Your goal: Could you copy out every one of the records below, line for line with nothing altered?

Raw records
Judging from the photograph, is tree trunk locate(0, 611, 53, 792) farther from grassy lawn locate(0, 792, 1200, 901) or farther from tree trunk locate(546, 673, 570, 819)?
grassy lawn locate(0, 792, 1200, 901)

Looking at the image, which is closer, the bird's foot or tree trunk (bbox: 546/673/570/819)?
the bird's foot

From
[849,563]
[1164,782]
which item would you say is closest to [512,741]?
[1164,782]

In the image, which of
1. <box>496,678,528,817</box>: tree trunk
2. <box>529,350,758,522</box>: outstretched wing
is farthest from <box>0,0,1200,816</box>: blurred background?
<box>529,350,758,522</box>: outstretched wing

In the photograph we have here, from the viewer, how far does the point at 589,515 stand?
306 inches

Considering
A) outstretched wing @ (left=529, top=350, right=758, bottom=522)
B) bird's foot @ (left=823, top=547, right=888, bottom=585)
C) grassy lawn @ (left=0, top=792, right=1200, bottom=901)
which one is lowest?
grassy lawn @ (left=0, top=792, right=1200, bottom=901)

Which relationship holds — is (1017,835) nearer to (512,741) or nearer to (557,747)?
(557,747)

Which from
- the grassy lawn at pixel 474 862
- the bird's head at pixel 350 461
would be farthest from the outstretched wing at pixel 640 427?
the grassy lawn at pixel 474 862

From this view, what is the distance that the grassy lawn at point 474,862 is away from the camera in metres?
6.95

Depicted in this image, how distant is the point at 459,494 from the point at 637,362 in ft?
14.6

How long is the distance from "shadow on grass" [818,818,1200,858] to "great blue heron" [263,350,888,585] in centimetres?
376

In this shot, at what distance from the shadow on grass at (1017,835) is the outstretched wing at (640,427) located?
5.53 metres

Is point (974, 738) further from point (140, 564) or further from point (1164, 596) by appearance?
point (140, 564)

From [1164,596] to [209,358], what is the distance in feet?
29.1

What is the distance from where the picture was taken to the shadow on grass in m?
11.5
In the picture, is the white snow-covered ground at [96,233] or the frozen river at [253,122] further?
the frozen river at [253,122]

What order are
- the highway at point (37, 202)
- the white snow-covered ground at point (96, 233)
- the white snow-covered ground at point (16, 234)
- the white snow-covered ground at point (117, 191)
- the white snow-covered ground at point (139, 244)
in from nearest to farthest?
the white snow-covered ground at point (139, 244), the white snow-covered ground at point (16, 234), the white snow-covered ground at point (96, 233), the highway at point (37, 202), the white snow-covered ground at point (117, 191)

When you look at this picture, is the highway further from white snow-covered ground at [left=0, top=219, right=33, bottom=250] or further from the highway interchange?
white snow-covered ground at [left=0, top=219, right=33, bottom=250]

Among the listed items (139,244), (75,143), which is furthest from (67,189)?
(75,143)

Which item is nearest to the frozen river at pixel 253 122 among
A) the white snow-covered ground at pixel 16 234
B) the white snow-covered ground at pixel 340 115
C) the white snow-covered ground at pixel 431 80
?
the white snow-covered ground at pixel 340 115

Written reply:
Judging from the photograph, is tree trunk locate(0, 611, 53, 792) farther from grassy lawn locate(0, 792, 1200, 901) or farther from tree trunk locate(546, 673, 570, 819)?
grassy lawn locate(0, 792, 1200, 901)

Looking at the image, which is closer, the bird's foot or tree trunk (bbox: 546/673/570/819)?
the bird's foot

From
[849,563]
[1164,782]
which item would you say is closest to [512,741]?
[1164,782]

In the image, which of
1. <box>496,678,528,817</box>: tree trunk
2. <box>529,350,758,522</box>: outstretched wing
is farthest from <box>0,0,1200,816</box>: blurred background?
<box>529,350,758,522</box>: outstretched wing

In the photograph we have here, from the viewer, how far does the point at 589,515 stand?
306 inches

Considering
A) outstretched wing @ (left=529, top=350, right=758, bottom=522)
B) bird's foot @ (left=823, top=547, right=888, bottom=585)
C) grassy lawn @ (left=0, top=792, right=1200, bottom=901)
which one is lowest?
grassy lawn @ (left=0, top=792, right=1200, bottom=901)

Which relationship holds — is (1017,835) nearer to (512,741) or nearer to (557,747)?
(557,747)

Which from
- the grassy lawn at pixel 474 862
- the bird's head at pixel 350 461
would be farthest from the outstretched wing at pixel 640 427?
the grassy lawn at pixel 474 862

From this view, what is the distance that the grassy lawn at point 474,862 is away from the camera in metres?
6.95

Depicted in this image, how distant is the point at 459,494 from the point at 637,362 in ft?
14.6

How long is the distance from "shadow on grass" [818,818,1200,858] to "great blue heron" [263,350,888,585] in centimetres?
376

In this shot, at what distance from the shadow on grass at (1017,835) is the outstretched wing at (640,427) located?
5.53 metres

Is point (974, 738) further from point (140, 564) or further from point (1164, 596) by appearance?
point (140, 564)

From [1164,596] to [209,358], what is the distance in feet?
29.1

What is the distance from where the picture was taken to the shadow on grass in m?
11.5
In the picture, is the white snow-covered ground at [96,233] or the frozen river at [253,122] further?
the frozen river at [253,122]

What order are
- the highway at point (37, 202)
- the white snow-covered ground at point (96, 233)
- the white snow-covered ground at point (16, 234)
- the white snow-covered ground at point (117, 191)
- the white snow-covered ground at point (139, 244)
in from nearest to farthest?
the white snow-covered ground at point (139, 244), the white snow-covered ground at point (16, 234), the white snow-covered ground at point (96, 233), the highway at point (37, 202), the white snow-covered ground at point (117, 191)

When you look at this picture, is the highway further from white snow-covered ground at [left=0, top=219, right=33, bottom=250] or further from the highway interchange?
white snow-covered ground at [left=0, top=219, right=33, bottom=250]

Among the listed items (139,244), (75,143), which is furthest from (67,189)?
(75,143)

Which item is nearest to the frozen river at pixel 253 122 among
A) the white snow-covered ground at pixel 16 234
B) the white snow-covered ground at pixel 340 115
C) the white snow-covered ground at pixel 431 80
?
the white snow-covered ground at pixel 340 115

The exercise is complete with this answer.